Sebutkan 5 Konsep Pemikiran Ekonomi menurut Moh. Hatta
Ekonomi
JeslynK
Pertanyaan
Sebutkan 5 Konsep Pemikiran Ekonomi menurut Moh. Hatta
1 Jawaban
-
1. Jawaban Iraaaaaa1
Pandangan Bung Hatta tentang Kesejahteraan Rakyat
Kita semua telah mengetahui perjuangan Bung Hatta memproklamasikan kemerdekaan Indonesia bersama Bung Karno.
Apa yang akan saya kemukakan adalah konsistensi antara perjuangan mencapai dan mengisi kemerdekaan yang telah dilakukan Bung Hatta sebagai contoh dari totalitasnya yang berikutnya.
Seringkali di berbagai kesempatan dan pada berbagai tulisan, Bung Hatta menegaskan tentang perbedaan antara “kedaulatan rakyat Indonesia” dengan kedaulatan rakyat di Barat. Kedaulatan rakyat sebagai inti dari demokrasi (Volkssouvereiniteit atau people’s sovereignty) berbeda antara paham Indonesia dan paham Barat. Kedaulatan rakyat sebagai inti demokrasi tidaklah sama mengenai apa yang berlaku di Barat dan yang berlaku di Indonesia.
Demokrasi di Barat bertumpu pada paham liberalisme dan individualisme. Di pihak lain, demokrasi di Indonesia yang juga bertumpu “rasa bersama”, lebih spesifik lagi, berdasar pada paham kebersamaan dan asas kekeluargaan (brotherhood).
Kebersamaan dan asas kekeluargaan yang sesuai dengan budaya Indonesia ini juga dikenal di Barat dengan istilah mutualism and brotherhood, yangkiranya di dalam lingkungan masyarakat beragama Islam dikenal sebagai ke-jemaah-andanke-ukhuwah-an. Demokrasi Barat yang juga bertumpu pada kedaulatan rakyat itu disebut sebagai demokrasi liberal yang menjunjung tinggi nilai-nilai individualisme. Kepentingan individu atau orang per orang lebih diutamakan dalam demokrasi Barat.

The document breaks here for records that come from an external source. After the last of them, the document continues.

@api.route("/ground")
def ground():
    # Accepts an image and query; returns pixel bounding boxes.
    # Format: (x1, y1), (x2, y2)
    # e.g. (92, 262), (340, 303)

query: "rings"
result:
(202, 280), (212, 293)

Sebaliknya dalam demokrasi Indonesia, yang dipentingkan adalah kebersamaan dan kepentingan bersama, artinya mengutamakan kepentingan kolektif. Demokrasi Indonesia atas dasar kebersamaan dan asas kekeluargaan ini di dalam kehidupan keekonomian ditegaskan dalam Pasal 33 UUD 1945.

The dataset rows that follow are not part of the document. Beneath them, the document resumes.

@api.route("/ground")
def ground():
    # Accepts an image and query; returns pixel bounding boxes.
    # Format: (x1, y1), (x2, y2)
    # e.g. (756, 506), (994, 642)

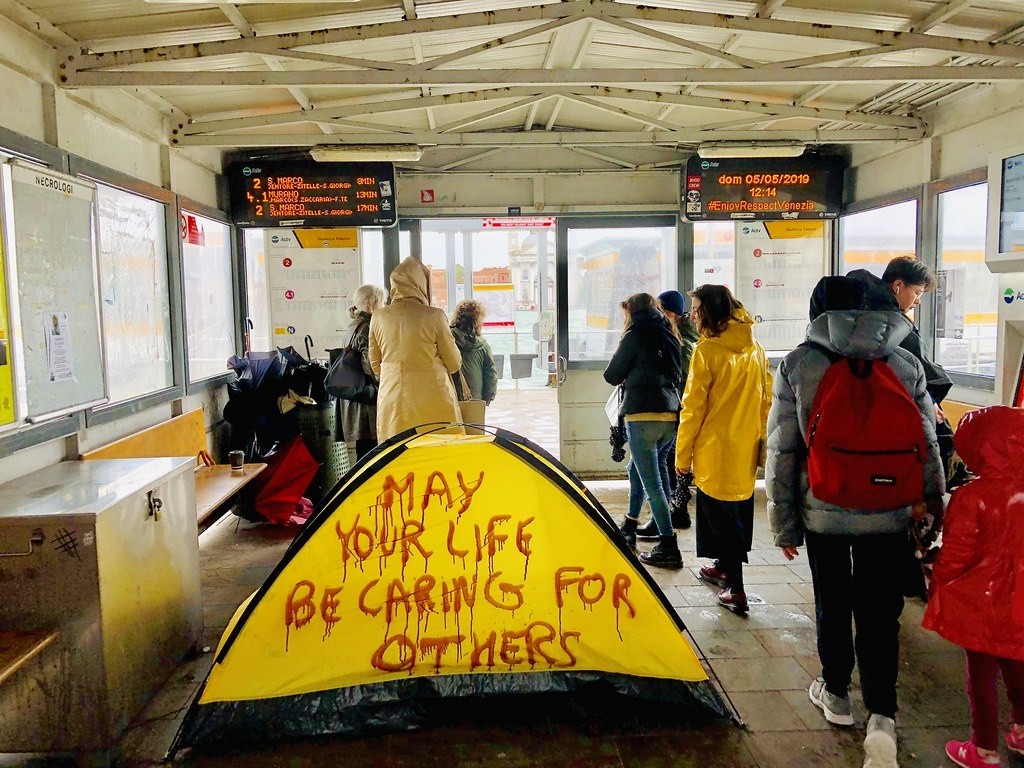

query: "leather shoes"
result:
(717, 587), (749, 612)
(699, 562), (730, 588)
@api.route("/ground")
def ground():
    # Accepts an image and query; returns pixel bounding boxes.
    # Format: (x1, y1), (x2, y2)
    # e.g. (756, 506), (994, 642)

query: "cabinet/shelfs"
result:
(0, 456), (204, 744)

Pasal 33 UUD 1945 berbunyi:
(1) Perekonomian disusun sebagai usaha bersama berdasar atas asas kekeluargaan; (2) Cabang-cabang produksi yang penting bagi negara dan yang menguasai hajat hidup orang banyak dikuasai oleh negara; (3) Bumi dan air dan kekayaan alam yang terkandung di dalamnya dikuasai oleh negara.
UUD yang diamandemen pada tahun 2002 (melalui Amandemen keempat terhadap UUD 1945) menambah Pasal 33 UUD 1945 dengan dua ayat, yaitu:
(4) Perekonomian nasional diselenggarakan berdasar atas demokrasi ekonomi dengan prinsip kebersamaan, efisiensi berkeadilan, berkelanjutan, berwawasan lingkungan, kemandirian, serta dengan menjaga keseimbangan kemajuan dan kesatuan ekonomi nasional; (5) Ketentuan lebih lanjut mengenai pelaksanaan pasal ini diatur dalam undang-undang.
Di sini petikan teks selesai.